Your objective ::
Starting with the line that contains "Of the two options, is", reproduce each line through the end of the entries exactly as written.

Record set ::
◆ ◆ ◆
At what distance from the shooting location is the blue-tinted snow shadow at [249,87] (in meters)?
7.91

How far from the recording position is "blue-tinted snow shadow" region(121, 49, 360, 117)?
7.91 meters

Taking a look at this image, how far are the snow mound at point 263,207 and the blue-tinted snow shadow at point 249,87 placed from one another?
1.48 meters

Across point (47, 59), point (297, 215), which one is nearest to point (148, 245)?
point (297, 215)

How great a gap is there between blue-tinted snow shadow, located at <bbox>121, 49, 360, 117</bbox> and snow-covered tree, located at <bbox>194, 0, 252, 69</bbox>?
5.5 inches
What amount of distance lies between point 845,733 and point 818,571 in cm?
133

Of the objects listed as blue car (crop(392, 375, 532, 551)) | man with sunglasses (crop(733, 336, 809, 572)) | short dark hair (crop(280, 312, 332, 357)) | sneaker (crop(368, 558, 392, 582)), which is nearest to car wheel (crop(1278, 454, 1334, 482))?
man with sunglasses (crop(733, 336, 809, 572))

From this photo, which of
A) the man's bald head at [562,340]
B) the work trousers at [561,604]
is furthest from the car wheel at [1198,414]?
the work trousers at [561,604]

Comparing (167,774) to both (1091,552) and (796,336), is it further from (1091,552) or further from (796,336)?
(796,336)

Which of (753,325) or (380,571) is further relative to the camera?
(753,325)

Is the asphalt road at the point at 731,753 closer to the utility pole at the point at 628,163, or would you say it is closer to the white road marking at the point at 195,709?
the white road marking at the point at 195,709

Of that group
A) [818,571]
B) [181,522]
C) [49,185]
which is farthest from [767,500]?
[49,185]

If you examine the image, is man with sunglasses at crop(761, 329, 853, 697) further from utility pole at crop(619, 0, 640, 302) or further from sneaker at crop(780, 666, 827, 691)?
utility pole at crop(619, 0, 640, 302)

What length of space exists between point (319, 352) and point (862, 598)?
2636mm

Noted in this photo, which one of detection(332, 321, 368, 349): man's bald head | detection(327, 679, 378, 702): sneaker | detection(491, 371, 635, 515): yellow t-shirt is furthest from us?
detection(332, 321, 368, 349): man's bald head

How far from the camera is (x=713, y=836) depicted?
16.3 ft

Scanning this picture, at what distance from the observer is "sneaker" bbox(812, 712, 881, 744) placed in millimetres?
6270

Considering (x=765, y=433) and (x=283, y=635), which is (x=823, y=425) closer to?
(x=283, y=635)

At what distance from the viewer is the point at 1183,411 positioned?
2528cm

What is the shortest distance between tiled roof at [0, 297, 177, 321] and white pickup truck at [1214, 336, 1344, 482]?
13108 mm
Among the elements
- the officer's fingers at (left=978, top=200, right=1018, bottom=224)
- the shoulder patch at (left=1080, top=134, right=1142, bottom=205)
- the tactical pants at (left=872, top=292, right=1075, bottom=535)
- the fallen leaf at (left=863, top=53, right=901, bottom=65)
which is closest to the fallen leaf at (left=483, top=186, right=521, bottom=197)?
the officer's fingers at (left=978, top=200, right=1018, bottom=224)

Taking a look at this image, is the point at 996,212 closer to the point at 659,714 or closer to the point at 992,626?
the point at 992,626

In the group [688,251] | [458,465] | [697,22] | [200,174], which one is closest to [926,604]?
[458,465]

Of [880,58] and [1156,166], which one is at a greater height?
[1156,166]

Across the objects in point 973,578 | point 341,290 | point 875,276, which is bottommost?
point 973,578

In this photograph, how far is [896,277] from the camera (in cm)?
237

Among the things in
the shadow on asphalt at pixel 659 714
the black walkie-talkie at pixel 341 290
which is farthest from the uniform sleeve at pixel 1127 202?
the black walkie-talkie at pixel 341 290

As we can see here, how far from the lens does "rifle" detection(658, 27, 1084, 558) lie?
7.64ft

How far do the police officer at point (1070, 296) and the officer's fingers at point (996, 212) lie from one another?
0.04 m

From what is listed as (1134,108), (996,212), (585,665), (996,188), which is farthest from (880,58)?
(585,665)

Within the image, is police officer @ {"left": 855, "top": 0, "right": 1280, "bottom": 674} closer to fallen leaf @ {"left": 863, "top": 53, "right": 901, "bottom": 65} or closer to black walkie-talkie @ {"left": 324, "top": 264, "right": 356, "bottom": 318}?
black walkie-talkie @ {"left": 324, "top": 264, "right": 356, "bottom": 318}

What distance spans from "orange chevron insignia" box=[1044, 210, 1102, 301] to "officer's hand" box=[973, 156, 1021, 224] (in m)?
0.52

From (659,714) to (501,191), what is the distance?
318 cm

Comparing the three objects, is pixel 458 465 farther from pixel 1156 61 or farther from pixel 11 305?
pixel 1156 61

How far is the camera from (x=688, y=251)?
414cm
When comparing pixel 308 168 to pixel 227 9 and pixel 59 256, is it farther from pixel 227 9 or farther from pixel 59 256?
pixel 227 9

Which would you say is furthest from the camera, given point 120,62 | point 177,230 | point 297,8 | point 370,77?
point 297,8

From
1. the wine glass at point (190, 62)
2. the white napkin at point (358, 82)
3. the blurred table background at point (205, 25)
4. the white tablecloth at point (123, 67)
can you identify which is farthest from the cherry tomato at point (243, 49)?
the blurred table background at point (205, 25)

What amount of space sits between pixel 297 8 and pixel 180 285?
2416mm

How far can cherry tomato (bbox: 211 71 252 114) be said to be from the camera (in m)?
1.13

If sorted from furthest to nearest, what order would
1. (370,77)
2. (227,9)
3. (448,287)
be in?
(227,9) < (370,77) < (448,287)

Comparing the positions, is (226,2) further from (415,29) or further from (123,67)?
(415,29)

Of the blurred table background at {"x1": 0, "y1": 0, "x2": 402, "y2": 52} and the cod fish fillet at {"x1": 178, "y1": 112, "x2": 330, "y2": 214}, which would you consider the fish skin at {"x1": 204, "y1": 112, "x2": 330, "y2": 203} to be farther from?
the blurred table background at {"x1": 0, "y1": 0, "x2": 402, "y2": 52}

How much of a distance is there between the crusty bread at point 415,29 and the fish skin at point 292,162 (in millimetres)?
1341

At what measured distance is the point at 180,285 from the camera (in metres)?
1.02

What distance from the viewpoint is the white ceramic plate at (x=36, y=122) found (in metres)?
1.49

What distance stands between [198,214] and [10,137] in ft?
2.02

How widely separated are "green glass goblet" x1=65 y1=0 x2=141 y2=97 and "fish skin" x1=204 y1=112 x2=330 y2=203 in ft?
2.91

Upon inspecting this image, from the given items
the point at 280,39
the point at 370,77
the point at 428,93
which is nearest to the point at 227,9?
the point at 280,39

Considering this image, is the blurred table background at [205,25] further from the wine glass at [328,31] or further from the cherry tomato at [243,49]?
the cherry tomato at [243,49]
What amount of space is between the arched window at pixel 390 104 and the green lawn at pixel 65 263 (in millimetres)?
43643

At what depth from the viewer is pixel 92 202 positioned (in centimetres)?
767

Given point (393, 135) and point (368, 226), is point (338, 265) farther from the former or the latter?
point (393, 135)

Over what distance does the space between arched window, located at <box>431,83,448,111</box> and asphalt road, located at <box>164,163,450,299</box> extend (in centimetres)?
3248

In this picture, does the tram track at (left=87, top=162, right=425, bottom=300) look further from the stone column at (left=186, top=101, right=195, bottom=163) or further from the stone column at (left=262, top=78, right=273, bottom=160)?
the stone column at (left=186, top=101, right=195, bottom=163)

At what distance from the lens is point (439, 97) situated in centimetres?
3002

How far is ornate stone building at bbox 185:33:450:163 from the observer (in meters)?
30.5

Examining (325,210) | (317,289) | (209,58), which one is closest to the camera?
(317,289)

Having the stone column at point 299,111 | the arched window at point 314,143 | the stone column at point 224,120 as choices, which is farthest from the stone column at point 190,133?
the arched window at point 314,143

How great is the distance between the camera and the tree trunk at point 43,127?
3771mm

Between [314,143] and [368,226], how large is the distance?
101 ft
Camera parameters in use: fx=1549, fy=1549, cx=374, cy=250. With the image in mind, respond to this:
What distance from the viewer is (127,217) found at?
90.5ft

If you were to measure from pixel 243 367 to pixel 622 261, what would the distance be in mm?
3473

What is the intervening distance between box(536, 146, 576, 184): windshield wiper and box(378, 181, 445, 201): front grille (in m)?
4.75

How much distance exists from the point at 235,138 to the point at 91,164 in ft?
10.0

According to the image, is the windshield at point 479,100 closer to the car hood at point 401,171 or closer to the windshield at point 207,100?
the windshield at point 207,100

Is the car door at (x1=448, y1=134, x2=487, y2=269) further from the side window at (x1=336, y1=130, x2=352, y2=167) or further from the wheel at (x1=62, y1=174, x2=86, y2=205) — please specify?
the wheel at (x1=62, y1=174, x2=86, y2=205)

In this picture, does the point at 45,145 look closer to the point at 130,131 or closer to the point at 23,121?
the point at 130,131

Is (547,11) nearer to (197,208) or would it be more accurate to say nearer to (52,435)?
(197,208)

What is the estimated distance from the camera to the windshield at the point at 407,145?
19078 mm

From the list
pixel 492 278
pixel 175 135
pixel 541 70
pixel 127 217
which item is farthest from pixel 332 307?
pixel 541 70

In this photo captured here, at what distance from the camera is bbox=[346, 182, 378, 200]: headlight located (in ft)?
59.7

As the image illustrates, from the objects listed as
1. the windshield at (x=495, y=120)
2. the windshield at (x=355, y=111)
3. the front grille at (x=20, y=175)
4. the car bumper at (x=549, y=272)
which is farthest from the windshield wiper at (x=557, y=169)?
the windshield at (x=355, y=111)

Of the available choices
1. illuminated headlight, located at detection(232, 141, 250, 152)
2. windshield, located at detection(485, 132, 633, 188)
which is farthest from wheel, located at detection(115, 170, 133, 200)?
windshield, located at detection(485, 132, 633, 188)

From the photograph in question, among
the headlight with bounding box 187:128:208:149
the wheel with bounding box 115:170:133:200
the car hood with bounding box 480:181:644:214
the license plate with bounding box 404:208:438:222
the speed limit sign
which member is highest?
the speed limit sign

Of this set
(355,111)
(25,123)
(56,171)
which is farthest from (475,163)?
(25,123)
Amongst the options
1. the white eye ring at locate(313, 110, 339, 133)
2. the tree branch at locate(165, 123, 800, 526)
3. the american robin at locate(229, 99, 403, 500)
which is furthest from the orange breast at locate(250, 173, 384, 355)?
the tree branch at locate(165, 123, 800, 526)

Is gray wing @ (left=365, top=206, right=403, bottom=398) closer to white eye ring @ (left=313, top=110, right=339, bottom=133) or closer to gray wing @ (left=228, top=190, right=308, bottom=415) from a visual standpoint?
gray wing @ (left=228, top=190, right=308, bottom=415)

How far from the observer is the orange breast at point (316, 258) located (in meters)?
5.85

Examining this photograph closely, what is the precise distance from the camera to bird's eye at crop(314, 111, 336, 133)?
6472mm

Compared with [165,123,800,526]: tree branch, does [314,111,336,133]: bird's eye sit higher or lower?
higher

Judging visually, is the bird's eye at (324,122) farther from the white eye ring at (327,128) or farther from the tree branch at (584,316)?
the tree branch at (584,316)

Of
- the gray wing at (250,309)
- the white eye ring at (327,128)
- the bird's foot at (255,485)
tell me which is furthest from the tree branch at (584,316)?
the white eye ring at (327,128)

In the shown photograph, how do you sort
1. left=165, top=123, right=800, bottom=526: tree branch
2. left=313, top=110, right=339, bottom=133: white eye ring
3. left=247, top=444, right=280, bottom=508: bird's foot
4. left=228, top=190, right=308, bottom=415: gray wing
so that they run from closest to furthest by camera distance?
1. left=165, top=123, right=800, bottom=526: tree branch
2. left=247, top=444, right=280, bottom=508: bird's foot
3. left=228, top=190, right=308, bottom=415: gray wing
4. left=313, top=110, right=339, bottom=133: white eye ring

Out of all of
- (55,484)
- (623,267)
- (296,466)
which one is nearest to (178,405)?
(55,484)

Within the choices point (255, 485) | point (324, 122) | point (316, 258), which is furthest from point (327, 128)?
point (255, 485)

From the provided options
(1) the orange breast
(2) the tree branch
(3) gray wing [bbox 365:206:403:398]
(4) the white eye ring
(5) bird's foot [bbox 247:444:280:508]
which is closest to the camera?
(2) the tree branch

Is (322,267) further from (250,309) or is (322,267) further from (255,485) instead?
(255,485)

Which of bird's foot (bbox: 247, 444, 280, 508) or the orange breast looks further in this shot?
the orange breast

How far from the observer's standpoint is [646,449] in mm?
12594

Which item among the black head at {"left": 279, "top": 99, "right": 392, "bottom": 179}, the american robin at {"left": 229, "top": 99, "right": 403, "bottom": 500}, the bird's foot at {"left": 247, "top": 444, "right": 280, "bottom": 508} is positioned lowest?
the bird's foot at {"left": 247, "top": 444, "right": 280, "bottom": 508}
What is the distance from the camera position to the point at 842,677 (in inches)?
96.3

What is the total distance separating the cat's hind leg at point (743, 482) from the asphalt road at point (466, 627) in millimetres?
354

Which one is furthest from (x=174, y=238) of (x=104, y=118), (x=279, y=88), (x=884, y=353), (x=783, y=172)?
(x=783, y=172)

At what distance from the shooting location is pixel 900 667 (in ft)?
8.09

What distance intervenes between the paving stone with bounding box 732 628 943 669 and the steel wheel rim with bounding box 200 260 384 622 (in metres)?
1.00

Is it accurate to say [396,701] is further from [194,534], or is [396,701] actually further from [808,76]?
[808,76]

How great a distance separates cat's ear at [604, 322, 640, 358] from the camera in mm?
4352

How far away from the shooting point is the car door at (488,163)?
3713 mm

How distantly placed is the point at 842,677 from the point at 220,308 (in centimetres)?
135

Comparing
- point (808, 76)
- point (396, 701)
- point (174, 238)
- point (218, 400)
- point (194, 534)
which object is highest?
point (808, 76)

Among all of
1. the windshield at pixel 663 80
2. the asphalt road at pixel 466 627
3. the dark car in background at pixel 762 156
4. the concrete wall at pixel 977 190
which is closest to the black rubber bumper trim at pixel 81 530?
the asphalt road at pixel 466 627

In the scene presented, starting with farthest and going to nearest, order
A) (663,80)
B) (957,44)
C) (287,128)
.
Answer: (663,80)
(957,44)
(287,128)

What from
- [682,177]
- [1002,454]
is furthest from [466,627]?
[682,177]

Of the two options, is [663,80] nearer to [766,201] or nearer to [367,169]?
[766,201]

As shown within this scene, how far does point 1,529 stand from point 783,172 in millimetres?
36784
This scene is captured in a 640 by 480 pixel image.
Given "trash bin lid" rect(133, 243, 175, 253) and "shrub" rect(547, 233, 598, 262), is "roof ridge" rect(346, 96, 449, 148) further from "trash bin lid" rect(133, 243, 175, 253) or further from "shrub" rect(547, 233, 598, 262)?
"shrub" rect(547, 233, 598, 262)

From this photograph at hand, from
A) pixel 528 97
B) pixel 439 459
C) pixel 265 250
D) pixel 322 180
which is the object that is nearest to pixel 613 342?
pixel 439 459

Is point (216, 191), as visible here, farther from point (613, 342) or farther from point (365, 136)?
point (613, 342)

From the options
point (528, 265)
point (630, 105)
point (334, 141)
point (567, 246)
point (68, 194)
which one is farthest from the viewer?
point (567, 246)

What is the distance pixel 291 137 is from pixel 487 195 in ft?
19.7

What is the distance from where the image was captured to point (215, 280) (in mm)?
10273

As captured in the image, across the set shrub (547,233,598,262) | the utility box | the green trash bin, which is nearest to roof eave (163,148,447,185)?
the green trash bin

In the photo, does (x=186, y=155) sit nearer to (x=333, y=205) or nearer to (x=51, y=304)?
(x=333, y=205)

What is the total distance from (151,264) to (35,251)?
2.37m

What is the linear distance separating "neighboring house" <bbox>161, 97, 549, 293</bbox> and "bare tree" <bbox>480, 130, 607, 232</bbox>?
◆ ◆ ◆
Response to the task ::
Of the two options, is [663,80] nearer to [766,201] or nearer to [367,169]?
[766,201]

As shown within this scene, how far does point 1,529 stand from point 783,172 in millimetres?
36784
This scene is captured in a 640 by 480 pixel image.
Given "trash bin lid" rect(133, 243, 175, 253) and "shrub" rect(547, 233, 598, 262), is "roof ridge" rect(346, 96, 449, 148) further from "trash bin lid" rect(133, 243, 175, 253) or further from "shrub" rect(547, 233, 598, 262)?
"shrub" rect(547, 233, 598, 262)

From this photograph at hand, from
A) pixel 528 97
B) pixel 439 459
C) pixel 265 250
D) pixel 322 180
which is the object that is nearest to pixel 613 342?
pixel 439 459

Is point (216, 191), as visible here, farther from point (613, 342) or farther from point (365, 136)?
point (613, 342)

From the options
point (528, 265)
point (630, 105)
point (334, 141)
point (567, 246)
point (68, 194)
which one is farthest from the viewer?
point (567, 246)

What is the distance pixel 291 137 is from pixel 487 195 in ft?
19.7

What is the distance from where the image was captured to point (215, 280) (in mm)?
10273

As captured in the image, across the set shrub (547,233,598,262) | the utility box | the green trash bin, which is nearest to roof eave (163,148,447,185)?
the green trash bin

In the photo, does (x=186, y=155) sit nearer to (x=333, y=205) or nearer to (x=51, y=304)?
(x=333, y=205)

What is the total distance from (151,264) to (35,251)?
2.37m

What is the linear distance separating "neighboring house" <bbox>161, 97, 549, 293</bbox> and "bare tree" <bbox>480, 130, 607, 232</bbox>?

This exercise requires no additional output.